(Reuters) – Michael Johnson, a construction worker in Washington, D.C., is waiting for the $1,400 check from the government promised after U.S. President Joe Biden signed the $1.9 trillion COVID-19 relief bill last week.
He’s not planning a spending spree. He’s nervous. “I’ll try and get ahead on my mortgage a little bit. You know, we are still in this pandemic,” Johnson, 45, said.
Almost 900 miles away in Baraboo, Wisconsin, Aric Nowicki runs a heating and air conditioning business that takes in about $150,000 annually but has expenses of about $100,000. He has clients who are late on their bills, and he plans to use his money to pay his own overdue bills.
“I’m very apprehensive,” Nowicki said. “I’m not sure the vaccines will bring us back to normality. Too many people say they don’t want to take it, and there are these mutations.”
In interviews with a dozen Americans, including a nurse, a man made homeless by the pandemic, a plumber, a teacher, and a bar owner, nearly all say they are so worried about the future that they will use their stimulus checks to pay debt and taxes accumulated in the past year.
Those spending priorities are not what massive stimulus bills are traditionally meant to achieve. They are designed to encourage people to buy goods and services, to help U.S. businesses and create jobs.
Labor economist Diane Swonk sees a divide between those who can work from home and those who cannot – highlighted by the ways Americans have spent their stimulus checks from the government during the year-long coronavirus pandemic.
Consumer spending on goods was quite robust in January, Swonk said. But that was mostly by people who did not necessarily need the three checks sent out by the U.S. Treasury in the past year. Most who desperately needed the money have used it for food, shelter, and to pay debt. “This gets to the issue that a rising tide does not lift all boats,” Swonk said.
White House spokeswoman Jen Psaki was asked on Monday how Biden here expected people to spend their stimulus checks.
“They will use it for different means,” Psaki said. “Some Americans will use it to ensure they can put food on the table, that’s a form of stimulus. Some will use it to ensure that they can pay their rent. That’s a form of stimulus. It’s up to family to family.”
Reverend Lee May, the pastor of Transforming Faith Church, an ecumenical Christian church in suburban Atlanta, said members of his congregation “really need this boost.”
“This is intended to help and we feel blessed to have it sent our way, but it isn’t enough to make us whole,” May said. “We know there are prohibitions on evictions and shut offs of utilities for now, but those rent and light bills don’t go away.”
“More needs to be done,” he said.
Reginald Smith, 36, a cook who was laid off in the crisis as many restaurants closed, was waiting in line at the food pantry outside the First Presbyterian Church of Atlanta on Monday.
He lost his place to stay and he has been “couch surfing” at the homes of friends.
“I need a job and hope to get one once this all opens back up,” he said. “But first I need my own place to stay. I’m hoping that this (the stimulus check) will help me make a deposit, get a place and get back on my feet. I wish it was more though. I don’t know if this is enough to dig me out.”
Others are more optimistic. Steve Pitts, the general manager of Manuel’s Tavern in Midtown Atlanta, hopes the stimulus checks will give people more cash to go out.
“We’re hoping it loosens things up a bit,” Pitts said. “To say it’s been a tough year isn’t the half of it. We all need a break. We’ve had to let people go and it hurt. This, of course, isn’t the cure. We’re all waiting for this crisis to be over, but maybe this is a little light, a little bump.”
Thadd Ernstmeyer, who runs a family plumbing business in Reedsburg, Wisconsin, grosses about $150,000 a year, with overheads about one third of that, and is taxed roughly 25%. His stimulus check would go toward his tax bill, Ernstmeyer said.
“It’s going straight back to the government.”

→ SUPPLIED MATERIAL:

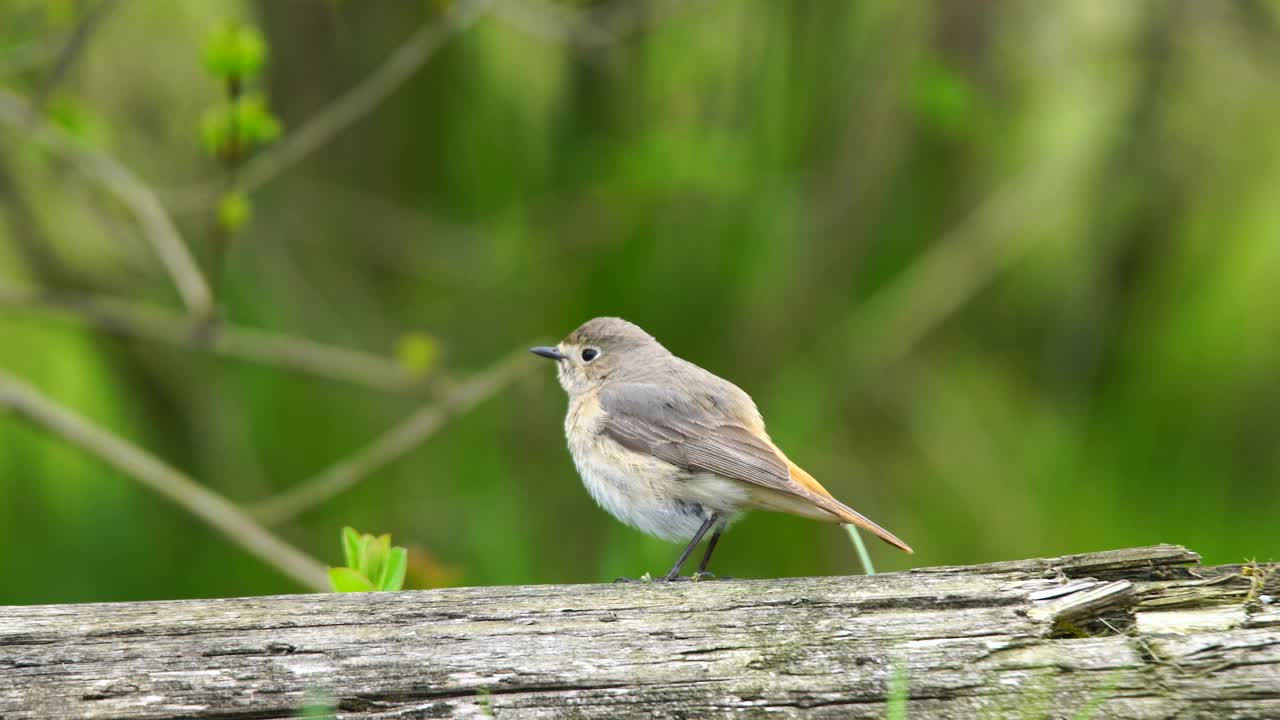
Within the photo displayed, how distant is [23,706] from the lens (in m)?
2.00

→ EXERCISE INSTRUCTIONS: According to the article on stimulus check spending, what will the plumbing business owner Thadd Ernstmeyer put his check toward?

→ SOLUTION FOR THIS EXERCISE: His tax bill.